The White House budget plan released Monday would increase federal civilian pay by a modest 0.5 percent, a bump that would end a two-year cost-of-living pay freeze. Uniformed military personnel would receive a 1.7 percent raise in 2013, the increase indicated by law, according to the proposal.
While this proposed pay hike is modest, when combined with the extremely generous benefit package that federal workers get, this will widen the gap between public sector workers and private sector workers.
A recent CBO (Congressional Budget Office) study shows that federal employees earned an average 16% more in total compensation, meaning pay and benefits, versus workers at private companies.
|Public sector unions will not share in the sacrifice|
The full-time federal workforce has grown by 140,000 employees during the president’s term, to about 2.2 million workers.
Federal-worker compensation was higher versus what private-sector workers receive in almost all categories, the CBO study says.
Compensation for federal workers costs taxpayers about $200 billion a year, the CBO study says.

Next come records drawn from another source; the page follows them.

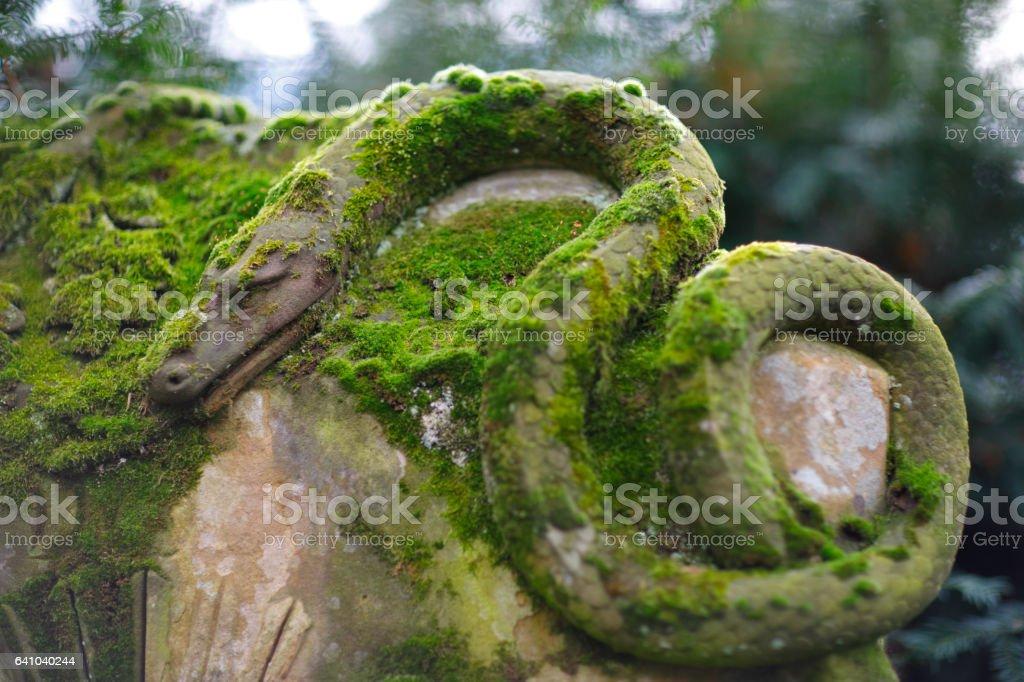 Weathered snake head on Melaten Graveyard stock photo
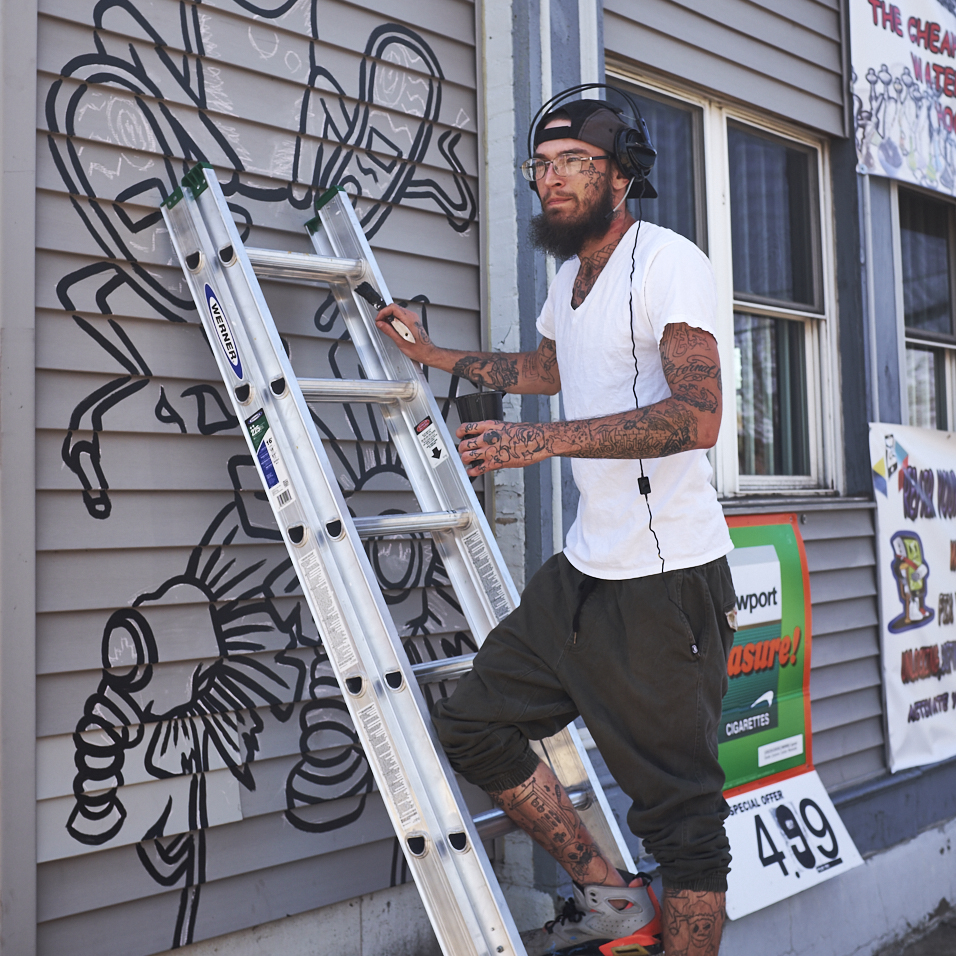 Painter Dustin Gravitt paints the outside of the Korner Konnection STL/Choo Choo Smoke Shop at 442 Bates St. Louis MO 63111 on Saturday April 8th,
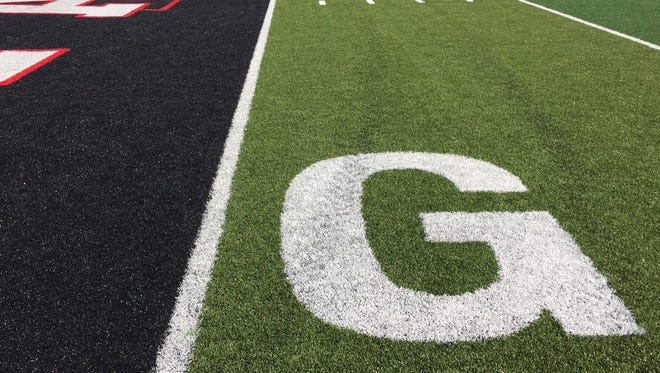 The new goal line in Harding Stadium is shown as artificial turf was installed over the summer.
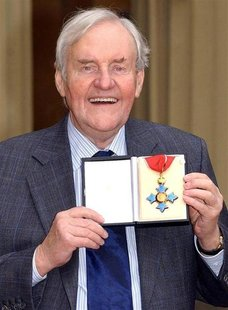 Veteran British actor Richard Briers, 69, poses with his CBE (Commander of the Order of the British Empire) medal after a ceremony with Brit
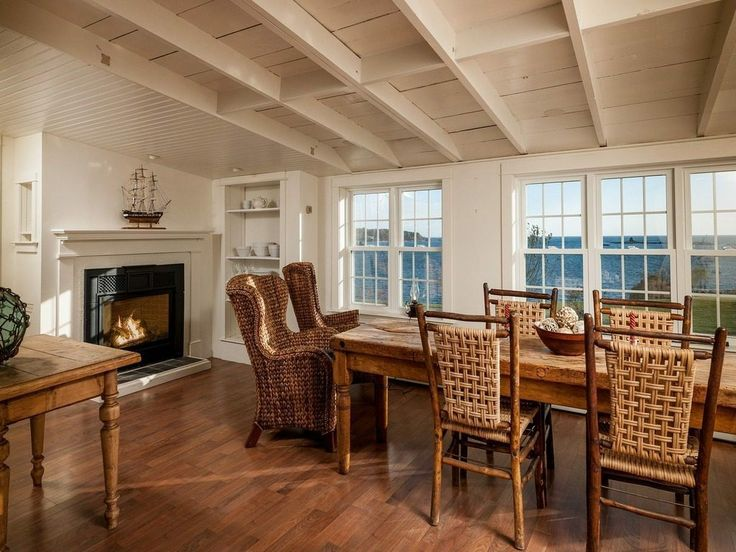 Daryl Hall has wood flooring, exposed beam ceiling, wood block dining table, woven chairs, open shelving, fireplaces and colonial tile windows.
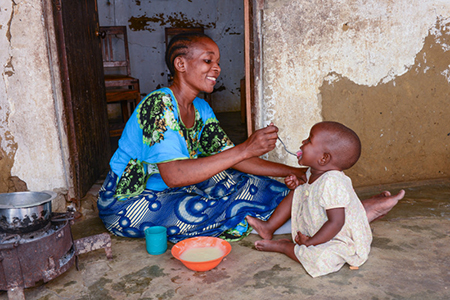 Tatu Omari feeds her daughter Mwanaisha. Tatu and her twin daughters participate in the CRS THRIVE project, which encourages good nutrition and positive parenting. Photo by Philip Laubner/CRS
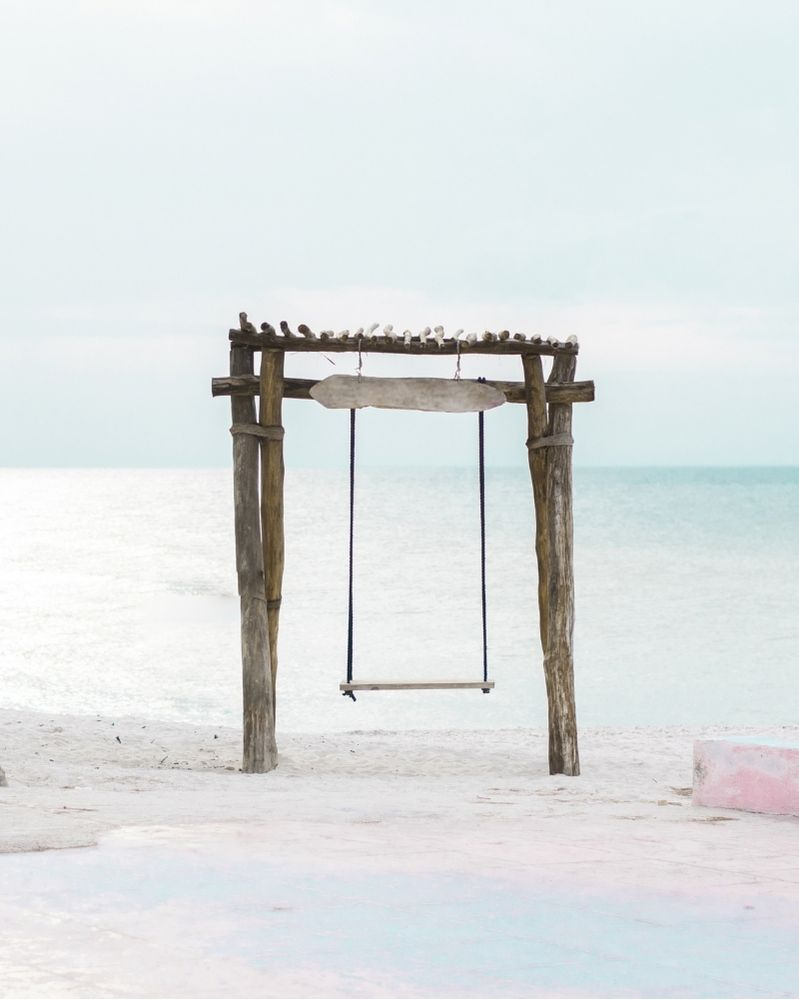 a wooden swing hanging on a frame made from driftwood, on a beach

Of that sum, $80 billion was spent on federal workers in national defense, the study says, with the remaining $120 billion spent on personnel in other federal agencies.
Federal benefits drove the swing higher versus the private sector. The average benefits package for federal workers, including health and retirement benefits, costs taxpayers a whopping 48% more on average than what private sector workers get in comparable jobs, the CBO study says.
"While millions of Americans continue to struggle with stagnant wages and high unemployment, government bureaucrats in Washington continue to enjoy significant advantages over those whose tax dollars finance their compensation," says a statement by the office of Rep. Paul Ryan, R-WI, chairman of the House Budget Committee.
The paper also says the federal government fired just 0.55% of its workers in the budget year ending September 2010, versus a rate of firings in the private sector that was about six times higher, at around 3%.